The gradient of the objective function (using the minimization form you gave) is

$$ \begin{pmatrix}-2x_1+(9/2)\\-2x_2+4\end{pmatrix}. $$

For the point $(3/2\ 9/4)^\text{T}$, the stationarity conditions become

$$ \underbrace{\begin{pmatrix}3&1&-1&0\\-1&1&0&-1\end{pmatrix}}_{\displaystyle\equiv A}\begin{pmatrix}\mu_1\\\mu_2\\\mu_3\\\mu_4\end{pmatrix}=\underbrace{\begin{pmatrix}-3/2\\1/2\end{pmatrix}}_{\displaystyle \equiv b} $$

and dual feasibility says that $\mu\geqslant0$. However, only the first constraint is binding, and hence CS tells us that $\mu_2=\mu_3=\mu_4=0$. Hence our system reduces to

$$ \begin{pmatrix}3\\-1\end{pmatrix}\mu_1=\begin{pmatrix}-3/2\\1/2\end{pmatrix}, $$

which has the unique solution $\mu_1=-1/2$, which does not satisfy dual feasibility (you could use Farkas' lemma to prove this system has no non-negative solution--this would be perhaps more "optimization flavored". I came up with the dual certificate $y=(-1\ -1)$).

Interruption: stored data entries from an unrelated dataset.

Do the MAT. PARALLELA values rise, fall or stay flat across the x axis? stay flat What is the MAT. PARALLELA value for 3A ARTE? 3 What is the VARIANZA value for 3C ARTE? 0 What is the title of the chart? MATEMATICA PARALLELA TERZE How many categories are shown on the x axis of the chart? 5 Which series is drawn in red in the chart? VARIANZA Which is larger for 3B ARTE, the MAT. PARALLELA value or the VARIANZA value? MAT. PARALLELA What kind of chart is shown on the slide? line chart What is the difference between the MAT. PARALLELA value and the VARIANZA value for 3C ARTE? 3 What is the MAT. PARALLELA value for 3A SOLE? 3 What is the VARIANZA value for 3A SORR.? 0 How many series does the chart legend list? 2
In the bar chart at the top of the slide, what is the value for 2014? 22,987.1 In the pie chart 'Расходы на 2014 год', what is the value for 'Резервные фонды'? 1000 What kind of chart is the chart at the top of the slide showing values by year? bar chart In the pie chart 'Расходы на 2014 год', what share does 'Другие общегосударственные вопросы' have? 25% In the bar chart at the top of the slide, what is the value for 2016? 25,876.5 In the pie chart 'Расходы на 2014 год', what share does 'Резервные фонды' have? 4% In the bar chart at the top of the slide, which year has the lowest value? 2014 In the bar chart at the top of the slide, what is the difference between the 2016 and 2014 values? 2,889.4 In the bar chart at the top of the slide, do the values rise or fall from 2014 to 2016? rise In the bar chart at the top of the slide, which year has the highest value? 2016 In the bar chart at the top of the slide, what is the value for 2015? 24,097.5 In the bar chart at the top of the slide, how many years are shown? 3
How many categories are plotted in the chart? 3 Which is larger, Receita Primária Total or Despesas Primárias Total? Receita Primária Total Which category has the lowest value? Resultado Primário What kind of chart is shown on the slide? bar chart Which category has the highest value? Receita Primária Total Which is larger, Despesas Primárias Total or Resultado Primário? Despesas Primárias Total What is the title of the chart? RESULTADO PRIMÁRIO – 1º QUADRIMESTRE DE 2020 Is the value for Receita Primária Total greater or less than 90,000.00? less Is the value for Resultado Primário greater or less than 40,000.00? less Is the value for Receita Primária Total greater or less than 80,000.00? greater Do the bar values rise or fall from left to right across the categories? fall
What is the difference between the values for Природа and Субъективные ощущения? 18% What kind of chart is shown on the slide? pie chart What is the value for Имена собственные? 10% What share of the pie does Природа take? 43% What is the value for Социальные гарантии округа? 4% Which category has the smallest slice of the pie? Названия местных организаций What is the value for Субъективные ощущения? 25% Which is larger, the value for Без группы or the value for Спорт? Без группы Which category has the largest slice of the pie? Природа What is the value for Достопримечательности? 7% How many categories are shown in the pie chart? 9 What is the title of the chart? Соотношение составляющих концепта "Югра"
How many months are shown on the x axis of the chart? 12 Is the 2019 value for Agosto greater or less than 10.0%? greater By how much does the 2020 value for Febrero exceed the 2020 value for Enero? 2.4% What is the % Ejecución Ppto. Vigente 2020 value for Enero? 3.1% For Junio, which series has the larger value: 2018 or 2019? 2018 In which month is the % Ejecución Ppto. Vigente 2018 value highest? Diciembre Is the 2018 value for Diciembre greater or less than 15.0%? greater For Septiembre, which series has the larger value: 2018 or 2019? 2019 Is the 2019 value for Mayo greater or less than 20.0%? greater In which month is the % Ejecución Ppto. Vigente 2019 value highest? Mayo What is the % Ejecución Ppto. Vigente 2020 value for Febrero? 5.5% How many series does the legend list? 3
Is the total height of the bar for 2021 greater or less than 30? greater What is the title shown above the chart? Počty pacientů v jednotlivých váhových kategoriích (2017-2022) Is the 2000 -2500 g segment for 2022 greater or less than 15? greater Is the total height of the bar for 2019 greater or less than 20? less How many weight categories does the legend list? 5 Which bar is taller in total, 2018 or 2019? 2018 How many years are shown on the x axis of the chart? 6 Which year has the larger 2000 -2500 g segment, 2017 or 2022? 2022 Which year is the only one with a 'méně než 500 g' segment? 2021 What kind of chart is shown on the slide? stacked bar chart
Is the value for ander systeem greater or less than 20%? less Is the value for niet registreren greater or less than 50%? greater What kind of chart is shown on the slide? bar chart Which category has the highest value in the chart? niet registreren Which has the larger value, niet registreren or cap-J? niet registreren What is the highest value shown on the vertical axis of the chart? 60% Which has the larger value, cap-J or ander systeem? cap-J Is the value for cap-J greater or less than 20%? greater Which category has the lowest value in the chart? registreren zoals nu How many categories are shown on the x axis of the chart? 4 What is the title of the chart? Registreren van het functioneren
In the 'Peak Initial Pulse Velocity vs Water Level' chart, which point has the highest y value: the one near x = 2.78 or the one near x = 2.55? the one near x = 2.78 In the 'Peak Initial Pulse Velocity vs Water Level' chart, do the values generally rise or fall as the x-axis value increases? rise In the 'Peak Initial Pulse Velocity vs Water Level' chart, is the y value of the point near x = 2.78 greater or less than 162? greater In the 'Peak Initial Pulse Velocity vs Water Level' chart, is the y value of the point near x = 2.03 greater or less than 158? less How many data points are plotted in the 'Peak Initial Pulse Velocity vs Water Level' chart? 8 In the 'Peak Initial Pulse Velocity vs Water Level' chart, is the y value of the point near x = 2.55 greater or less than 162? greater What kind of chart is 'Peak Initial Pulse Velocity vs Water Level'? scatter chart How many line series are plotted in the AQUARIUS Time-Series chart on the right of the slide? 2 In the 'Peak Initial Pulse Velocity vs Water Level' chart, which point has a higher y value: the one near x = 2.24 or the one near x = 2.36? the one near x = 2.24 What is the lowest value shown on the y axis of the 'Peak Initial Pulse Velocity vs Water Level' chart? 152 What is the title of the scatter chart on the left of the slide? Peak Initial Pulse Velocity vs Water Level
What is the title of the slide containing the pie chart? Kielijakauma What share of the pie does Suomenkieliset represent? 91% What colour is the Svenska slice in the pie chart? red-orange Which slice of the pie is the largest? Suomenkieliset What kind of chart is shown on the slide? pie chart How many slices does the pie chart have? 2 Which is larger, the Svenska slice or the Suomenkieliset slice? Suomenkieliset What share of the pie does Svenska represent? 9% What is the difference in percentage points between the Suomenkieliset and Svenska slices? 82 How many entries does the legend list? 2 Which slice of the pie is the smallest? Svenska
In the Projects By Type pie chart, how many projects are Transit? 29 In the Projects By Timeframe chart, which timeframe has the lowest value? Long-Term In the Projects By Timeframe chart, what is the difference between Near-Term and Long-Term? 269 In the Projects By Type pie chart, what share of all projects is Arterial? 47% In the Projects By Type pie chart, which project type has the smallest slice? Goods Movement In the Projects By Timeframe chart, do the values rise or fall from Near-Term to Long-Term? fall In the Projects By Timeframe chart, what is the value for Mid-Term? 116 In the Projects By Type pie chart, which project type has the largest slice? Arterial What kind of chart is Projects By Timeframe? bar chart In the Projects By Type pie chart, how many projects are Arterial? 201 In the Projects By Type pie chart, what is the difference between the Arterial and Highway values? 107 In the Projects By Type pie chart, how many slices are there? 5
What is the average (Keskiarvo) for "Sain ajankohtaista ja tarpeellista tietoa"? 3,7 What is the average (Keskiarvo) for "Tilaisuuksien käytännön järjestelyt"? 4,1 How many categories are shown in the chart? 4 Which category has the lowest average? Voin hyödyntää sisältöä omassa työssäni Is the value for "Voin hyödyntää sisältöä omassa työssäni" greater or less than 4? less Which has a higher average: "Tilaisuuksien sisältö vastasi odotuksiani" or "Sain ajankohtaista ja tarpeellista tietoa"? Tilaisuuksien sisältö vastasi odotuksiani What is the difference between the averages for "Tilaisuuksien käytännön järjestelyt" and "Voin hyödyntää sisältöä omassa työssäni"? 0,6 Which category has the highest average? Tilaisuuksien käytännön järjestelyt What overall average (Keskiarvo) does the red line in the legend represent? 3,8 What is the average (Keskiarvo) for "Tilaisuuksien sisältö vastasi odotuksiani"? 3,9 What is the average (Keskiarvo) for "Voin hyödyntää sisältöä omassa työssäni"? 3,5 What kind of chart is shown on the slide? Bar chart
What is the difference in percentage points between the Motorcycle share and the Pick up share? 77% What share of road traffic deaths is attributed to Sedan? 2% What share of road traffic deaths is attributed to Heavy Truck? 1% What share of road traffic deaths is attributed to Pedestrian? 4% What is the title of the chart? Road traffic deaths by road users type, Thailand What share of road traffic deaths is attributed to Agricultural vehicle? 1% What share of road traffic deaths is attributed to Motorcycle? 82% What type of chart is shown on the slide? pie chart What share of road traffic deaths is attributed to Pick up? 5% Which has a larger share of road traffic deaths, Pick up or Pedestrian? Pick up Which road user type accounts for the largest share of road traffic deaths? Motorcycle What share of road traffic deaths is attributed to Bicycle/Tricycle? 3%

Is this a correct answer for 1.?

Don't forget primal and dual feasibility, and complementary slackness!

Answer 2

Analyzing the in the attached plot the points $\{A,B,C,D,E\}$ for the maximization problem,

$$ \left( \begin{array}{cccc} label & x & y & f(x,y)\\ A & 0 & 6 & \frac{337}{16} \\ B & 2 & 4 & \frac{65}{16} \\ C & \frac{3}{2} & \frac{9}{4} & \frac{5}{8} \\ D & 0 & 0 & \frac{145}{16} \\ E & 0 & 2 & \frac{81}{16} \\ \end{array} \right) $$

we can observe that the points $\{A,D,E\}$ are feasible solutions because $\nabla f$ (in black) at those points is a positive combination over the restriction's gradients (in red). The points $\{B, C\}$ are not feasible solutions for the maximization problem. Finally we choose point $A$ as the maximum. Those positive combinations are described as

$$ \nabla f = \sum_{k\in S}\lambda_k\nabla g_k $$

with $\lambda_k \ge 0$ not all null for $k\in S$ where $S$ is the set of active restrictions on the point.